2.2.2 Realitas Sosial Bentukan Konstruksi Sosial

  Berger dan Luckmann memulai penjelasan realitas sosial dengan memisahkan pemahaman “kenyataan” dan “pengetahuan”. Realitas diartikan sebagai kualitas yang terdapat di dalam realitas-realitas, yang diakui memiliki keberadaan (being) yang tidak bergantung kepada kehendak kita sendiri. Sedangkan pengetahuan didefinisikan sebagai kepastian bahwa realitas-realitas itu nyata (real) dan memiliki karakteristik yang spesifik. Selanjutnya, mereka mengatakan bahwa institusi masyarakat tercipta dan dipertahankan atau diubah melalui tindakan dan interaksi manusia. Meskipun masyarakat dan institusi sosial terlihat nyata secara objektif, namun pada kenyataannya semuanya dibangun dalam definisi subjektif melalui proses interaksi. Objektivitas baru bisa terjadi melalui penegasan berulang-ulang yang diberikan oleh orang lain yang memiliki definisi subjektif yang sama. Pada tingkat generalitas yang paling tinggi, manusia menciptakan dunia dalam makna simbolis yang universal, bentuk-bentuk sosial serta memberi makna pada berbagai bidang kehidupannya. Pendek kata, Berger dan Luckmann mengatakan terjadi dialektika antara individu menciptakan masyarakat dan masyarakat menciptakan individu (Bungin, 2008:191).

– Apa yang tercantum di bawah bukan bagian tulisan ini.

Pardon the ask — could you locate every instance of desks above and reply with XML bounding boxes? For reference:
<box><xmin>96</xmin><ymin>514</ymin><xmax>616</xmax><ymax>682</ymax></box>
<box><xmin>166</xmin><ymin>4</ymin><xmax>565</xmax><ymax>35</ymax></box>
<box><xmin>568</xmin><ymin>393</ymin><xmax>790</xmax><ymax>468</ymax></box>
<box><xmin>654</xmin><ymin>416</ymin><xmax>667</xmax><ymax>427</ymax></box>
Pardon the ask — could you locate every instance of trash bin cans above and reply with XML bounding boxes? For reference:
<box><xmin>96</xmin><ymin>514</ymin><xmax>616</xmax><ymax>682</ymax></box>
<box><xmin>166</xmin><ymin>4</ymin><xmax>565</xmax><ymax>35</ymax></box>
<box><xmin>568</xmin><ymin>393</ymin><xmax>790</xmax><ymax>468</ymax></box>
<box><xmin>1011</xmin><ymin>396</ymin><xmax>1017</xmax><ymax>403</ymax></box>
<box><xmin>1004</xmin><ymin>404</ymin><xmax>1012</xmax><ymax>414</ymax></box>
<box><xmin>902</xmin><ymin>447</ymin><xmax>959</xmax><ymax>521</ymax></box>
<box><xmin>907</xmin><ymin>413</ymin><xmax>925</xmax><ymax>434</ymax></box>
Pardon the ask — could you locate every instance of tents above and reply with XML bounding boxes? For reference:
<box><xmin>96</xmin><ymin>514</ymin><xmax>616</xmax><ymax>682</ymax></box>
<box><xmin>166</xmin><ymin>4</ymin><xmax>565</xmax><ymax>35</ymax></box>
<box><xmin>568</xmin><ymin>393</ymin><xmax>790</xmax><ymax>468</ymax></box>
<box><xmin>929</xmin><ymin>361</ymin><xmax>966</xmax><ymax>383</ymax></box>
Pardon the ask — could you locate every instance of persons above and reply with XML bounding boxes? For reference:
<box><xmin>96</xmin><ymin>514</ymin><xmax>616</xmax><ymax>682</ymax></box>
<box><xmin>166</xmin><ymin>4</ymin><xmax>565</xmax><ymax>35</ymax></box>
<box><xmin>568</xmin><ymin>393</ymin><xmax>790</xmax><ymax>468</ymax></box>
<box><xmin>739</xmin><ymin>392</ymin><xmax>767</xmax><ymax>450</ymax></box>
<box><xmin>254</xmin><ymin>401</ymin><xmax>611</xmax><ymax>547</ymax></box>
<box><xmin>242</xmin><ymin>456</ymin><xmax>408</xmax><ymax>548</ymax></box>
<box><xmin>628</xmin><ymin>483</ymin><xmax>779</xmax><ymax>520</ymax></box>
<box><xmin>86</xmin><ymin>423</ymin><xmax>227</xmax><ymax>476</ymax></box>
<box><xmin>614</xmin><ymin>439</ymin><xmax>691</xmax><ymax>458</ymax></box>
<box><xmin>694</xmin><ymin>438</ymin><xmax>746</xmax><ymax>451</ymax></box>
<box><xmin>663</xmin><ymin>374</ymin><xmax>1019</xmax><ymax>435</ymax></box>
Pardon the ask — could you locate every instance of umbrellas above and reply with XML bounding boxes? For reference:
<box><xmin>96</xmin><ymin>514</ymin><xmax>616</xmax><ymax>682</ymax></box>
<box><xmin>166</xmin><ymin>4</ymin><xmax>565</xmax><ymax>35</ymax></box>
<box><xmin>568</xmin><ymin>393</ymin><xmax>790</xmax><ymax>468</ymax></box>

  Menurut Berger dan Luckmann proses dialektika yang terjadi dalam masyarakat seperti yang sudah penulis jelaskan di atas berlangsung dalam tiga momen simultan. Pertama, eksternalisasi (penyesuaian diri) dengan dunia sosiokultural sebagai produk manusia. Kedua, objektivasi yaitu interaksi sosial yang terjadi dalam dunia intersubjektif yang dilembagakan atau mengalami proses institusionalisasi. Ketiga , internalisasi yaitu proses yang mana individu mengidentifikasikan dirinya dengan lembaga-lembaga sosial tempat individu menjadi anggotanya (Bungin, 2008:193).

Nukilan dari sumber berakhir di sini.